Stored dataset items

......

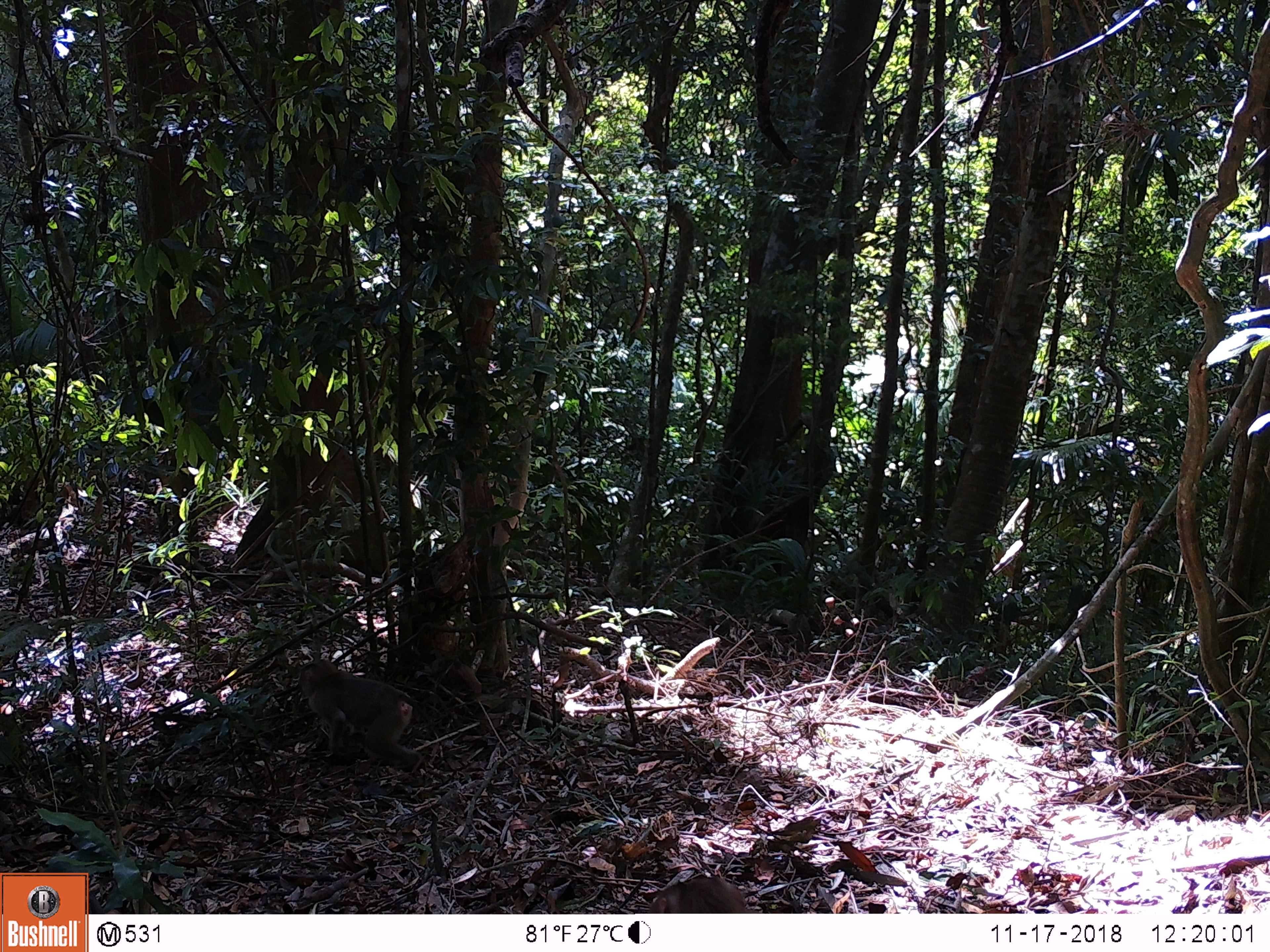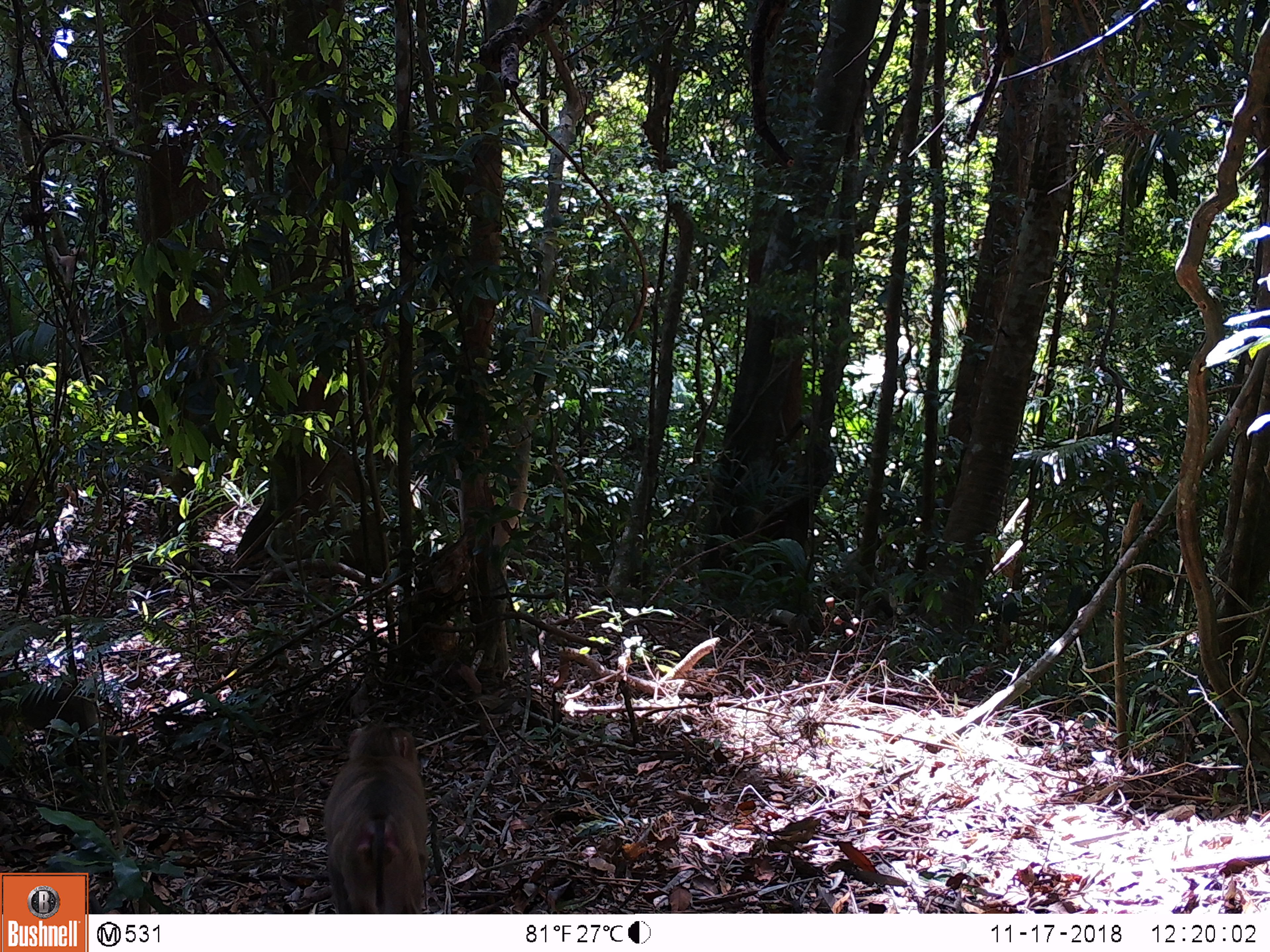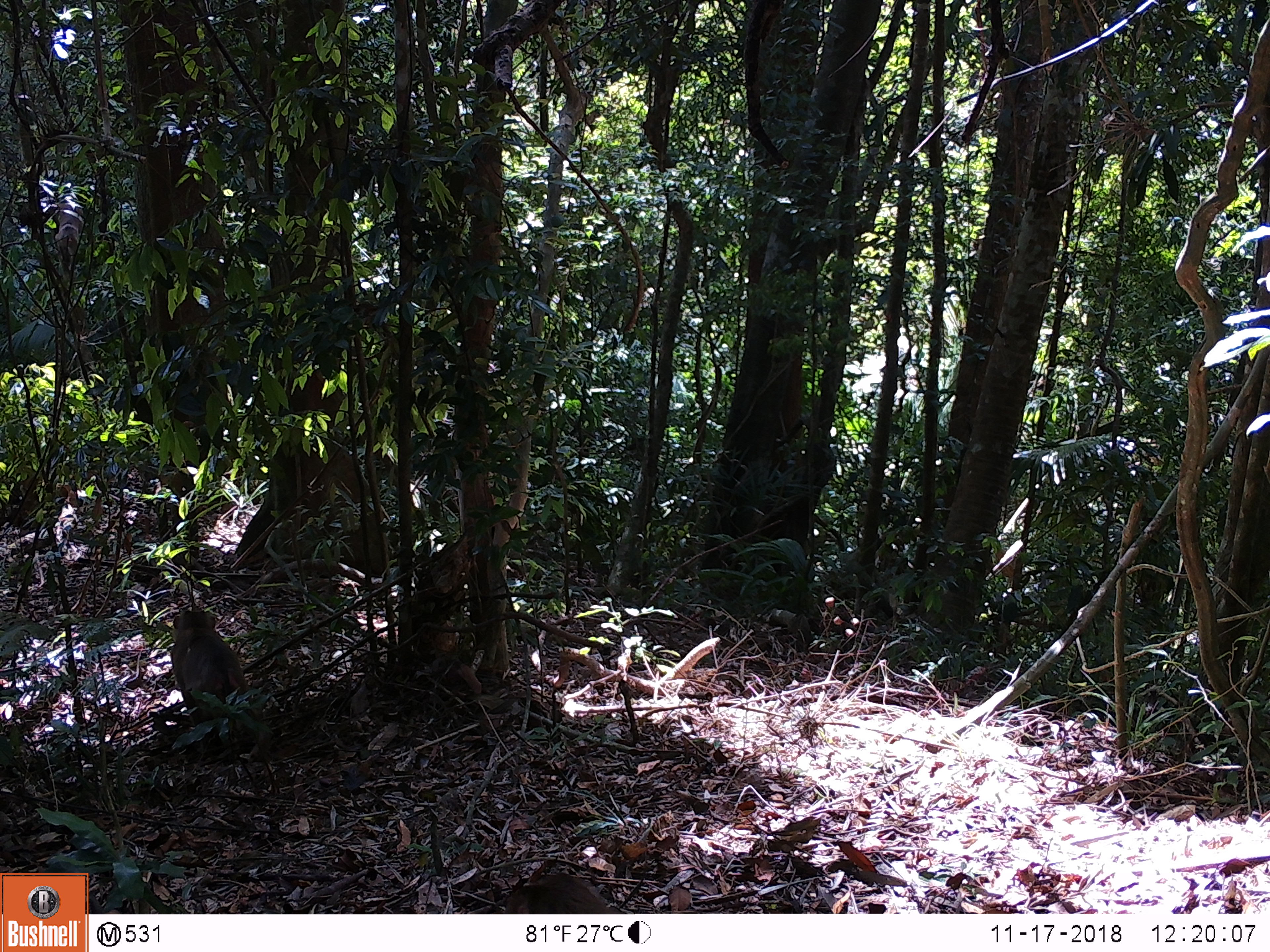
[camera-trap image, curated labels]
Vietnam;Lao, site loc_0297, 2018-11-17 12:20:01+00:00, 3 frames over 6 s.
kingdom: Animalia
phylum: Chordata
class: Mammalia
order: Primates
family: Cercopithecidae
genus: Macaca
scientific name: Macaca nemestrina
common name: pig-tailed macaque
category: pig tailed macaque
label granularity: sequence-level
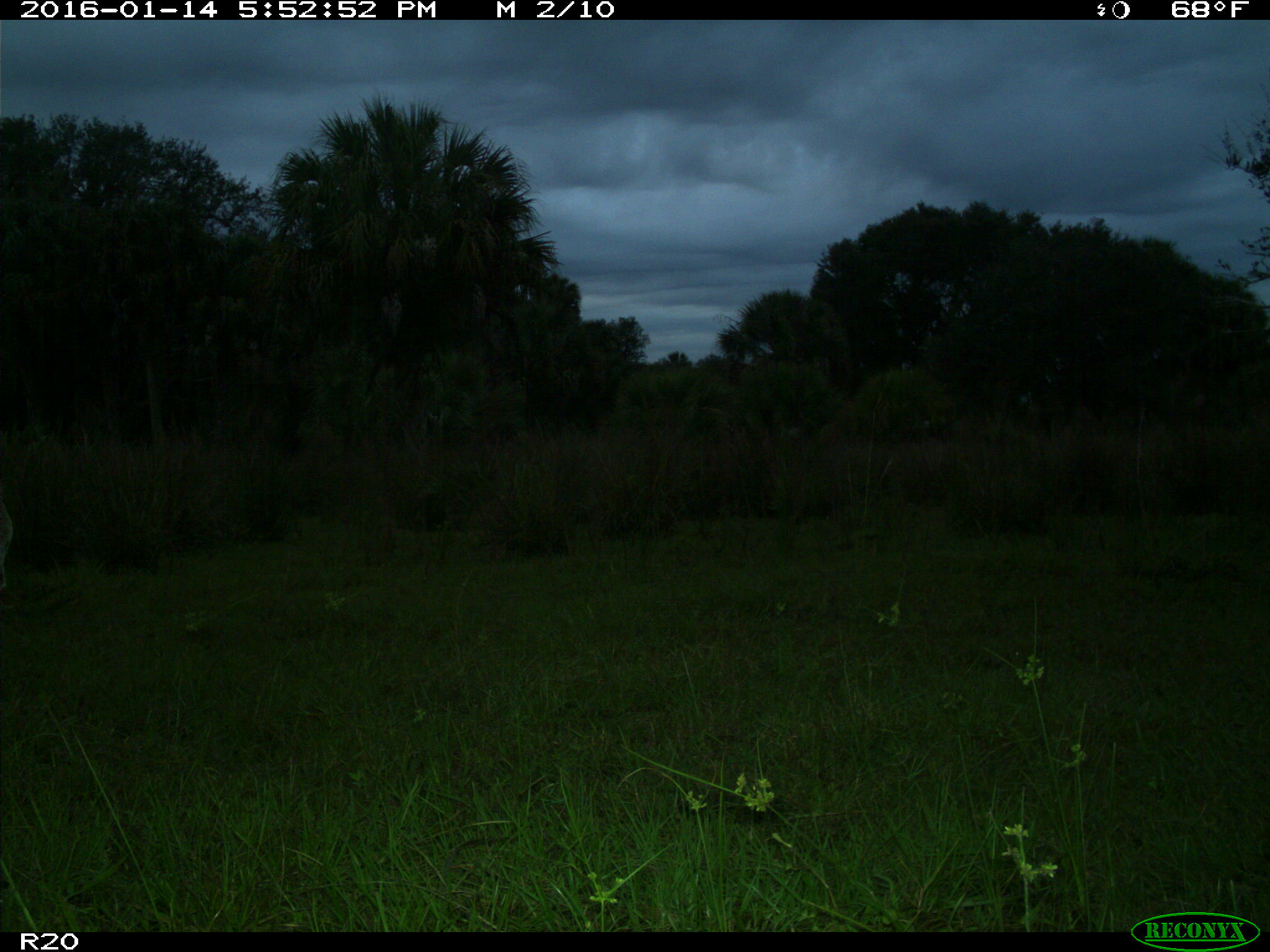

......

Work to complete:
The records are to be returned verbatim. Skip any picture they contain.

Completed exercise:
[camera-trap image, curated labels]
Vietnam;Lao, site loc_0297, 2018-11-17 12:20:01+00:00, 3 frames over 6 s.
kingdom: Animalia
phylum: Chordata
class: Mammalia
order: Primates
family: Cercopithecidae
genus: Macaca
scientific name: Macaca nemestrina
common name: pig-tailed macaque
category: pig tailed macaque
label granularity: sequence-level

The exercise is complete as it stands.